## Written instruction
Only those lines running from the line that contains "From what is" through the end of the material are to be written out, each exactly as shown.
━━ Recorded data
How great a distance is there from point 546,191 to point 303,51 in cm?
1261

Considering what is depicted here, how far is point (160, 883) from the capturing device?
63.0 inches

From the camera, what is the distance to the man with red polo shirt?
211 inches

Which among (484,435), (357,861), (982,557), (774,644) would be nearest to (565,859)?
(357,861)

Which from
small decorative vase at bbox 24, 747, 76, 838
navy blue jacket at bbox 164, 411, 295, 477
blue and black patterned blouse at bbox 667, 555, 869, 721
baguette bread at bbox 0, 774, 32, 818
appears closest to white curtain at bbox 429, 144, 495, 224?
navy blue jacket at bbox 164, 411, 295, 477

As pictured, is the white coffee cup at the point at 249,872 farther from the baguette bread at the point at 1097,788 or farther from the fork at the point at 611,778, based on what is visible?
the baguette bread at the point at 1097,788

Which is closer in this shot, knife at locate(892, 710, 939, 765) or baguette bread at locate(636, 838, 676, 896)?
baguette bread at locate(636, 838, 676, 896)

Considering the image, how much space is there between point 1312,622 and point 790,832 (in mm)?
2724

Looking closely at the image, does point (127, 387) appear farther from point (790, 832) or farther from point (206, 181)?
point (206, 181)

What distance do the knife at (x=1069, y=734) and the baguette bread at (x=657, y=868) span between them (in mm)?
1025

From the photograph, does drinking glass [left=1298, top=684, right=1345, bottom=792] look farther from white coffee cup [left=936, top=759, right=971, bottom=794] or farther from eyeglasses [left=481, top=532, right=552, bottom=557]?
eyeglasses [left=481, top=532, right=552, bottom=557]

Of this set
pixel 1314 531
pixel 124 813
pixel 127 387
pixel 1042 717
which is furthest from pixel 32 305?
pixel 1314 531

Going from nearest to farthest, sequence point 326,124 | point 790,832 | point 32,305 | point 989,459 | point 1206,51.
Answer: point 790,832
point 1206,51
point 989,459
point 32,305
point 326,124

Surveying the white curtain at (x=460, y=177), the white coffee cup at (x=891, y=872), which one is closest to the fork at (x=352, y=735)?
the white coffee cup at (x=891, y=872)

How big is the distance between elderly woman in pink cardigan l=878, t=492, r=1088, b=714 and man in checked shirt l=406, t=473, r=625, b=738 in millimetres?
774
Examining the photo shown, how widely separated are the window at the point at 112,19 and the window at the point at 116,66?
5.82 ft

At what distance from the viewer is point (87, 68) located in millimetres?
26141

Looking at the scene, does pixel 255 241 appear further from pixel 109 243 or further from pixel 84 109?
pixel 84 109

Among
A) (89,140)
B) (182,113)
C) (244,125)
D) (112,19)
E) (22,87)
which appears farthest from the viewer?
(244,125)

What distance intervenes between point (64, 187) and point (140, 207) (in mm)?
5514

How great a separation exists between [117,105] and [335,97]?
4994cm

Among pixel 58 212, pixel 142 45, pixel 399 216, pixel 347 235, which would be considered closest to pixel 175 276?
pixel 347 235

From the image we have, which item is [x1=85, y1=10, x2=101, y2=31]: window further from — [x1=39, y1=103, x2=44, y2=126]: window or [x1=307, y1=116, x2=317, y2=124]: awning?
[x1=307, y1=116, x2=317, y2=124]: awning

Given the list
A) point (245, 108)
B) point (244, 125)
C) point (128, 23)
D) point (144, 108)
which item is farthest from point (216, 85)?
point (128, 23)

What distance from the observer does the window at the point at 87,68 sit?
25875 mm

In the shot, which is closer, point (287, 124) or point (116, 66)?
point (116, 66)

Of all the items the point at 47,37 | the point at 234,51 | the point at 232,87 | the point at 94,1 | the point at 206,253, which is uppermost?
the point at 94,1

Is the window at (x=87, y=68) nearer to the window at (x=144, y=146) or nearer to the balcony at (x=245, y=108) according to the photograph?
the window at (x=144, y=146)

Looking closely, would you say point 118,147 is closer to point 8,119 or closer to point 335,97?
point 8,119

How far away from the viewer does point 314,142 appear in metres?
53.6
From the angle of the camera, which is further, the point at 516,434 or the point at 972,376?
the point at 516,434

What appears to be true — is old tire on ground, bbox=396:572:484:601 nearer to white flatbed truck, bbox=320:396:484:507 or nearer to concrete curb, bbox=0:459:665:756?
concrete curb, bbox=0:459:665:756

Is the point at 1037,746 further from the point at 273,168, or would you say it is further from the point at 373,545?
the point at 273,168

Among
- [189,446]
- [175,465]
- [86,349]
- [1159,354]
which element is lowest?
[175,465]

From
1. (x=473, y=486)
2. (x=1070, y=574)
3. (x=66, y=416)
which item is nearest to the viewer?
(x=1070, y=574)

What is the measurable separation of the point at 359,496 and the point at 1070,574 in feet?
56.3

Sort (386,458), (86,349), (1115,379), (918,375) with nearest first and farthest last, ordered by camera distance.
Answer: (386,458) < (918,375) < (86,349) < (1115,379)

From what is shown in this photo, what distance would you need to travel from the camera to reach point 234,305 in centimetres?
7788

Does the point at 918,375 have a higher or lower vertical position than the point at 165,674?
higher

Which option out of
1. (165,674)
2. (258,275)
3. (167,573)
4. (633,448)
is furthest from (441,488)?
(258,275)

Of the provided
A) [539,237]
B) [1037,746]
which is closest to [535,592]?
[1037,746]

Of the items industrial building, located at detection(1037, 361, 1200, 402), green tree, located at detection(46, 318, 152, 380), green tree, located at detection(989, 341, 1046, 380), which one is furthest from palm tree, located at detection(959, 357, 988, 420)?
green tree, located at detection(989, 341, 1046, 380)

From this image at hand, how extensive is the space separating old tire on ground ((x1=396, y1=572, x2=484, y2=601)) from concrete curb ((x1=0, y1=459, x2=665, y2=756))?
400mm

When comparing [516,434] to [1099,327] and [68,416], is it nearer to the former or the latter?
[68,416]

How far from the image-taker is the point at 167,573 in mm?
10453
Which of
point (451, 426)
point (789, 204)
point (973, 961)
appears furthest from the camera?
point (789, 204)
━━━━
## Output of the exercise
From what is shown in this photo, what distance would you need to travel from the camera to reach point 234,305 in centimetres?
7788

Does the point at 918,375 have a higher or lower vertical position than the point at 165,674?
higher

Which option out of
1. (165,674)
2. (258,275)
3. (167,573)
4. (633,448)
is furthest from (441,488)?
(258,275)

Of the provided
A) [539,237]
B) [1037,746]
which is closest to [535,592]?
[1037,746]

Of the items industrial building, located at detection(1037, 361, 1200, 402), green tree, located at detection(46, 318, 152, 380), green tree, located at detection(989, 341, 1046, 380), which one is furthest from palm tree, located at detection(959, 357, 988, 420)?
green tree, located at detection(989, 341, 1046, 380)

From this image at hand, how extensive is the space separating old tire on ground ((x1=396, y1=572, x2=484, y2=601)) from concrete curb ((x1=0, y1=459, x2=665, y2=756))?
400mm

When comparing [516,434] to [1099,327] and [68,416], is it nearer to the former or the latter?
[68,416]

How far from the image-taker is the point at 167,573 in mm?
10453
Which of
point (451, 426)
point (789, 204)
point (973, 961)
appears furthest from the camera?
point (789, 204)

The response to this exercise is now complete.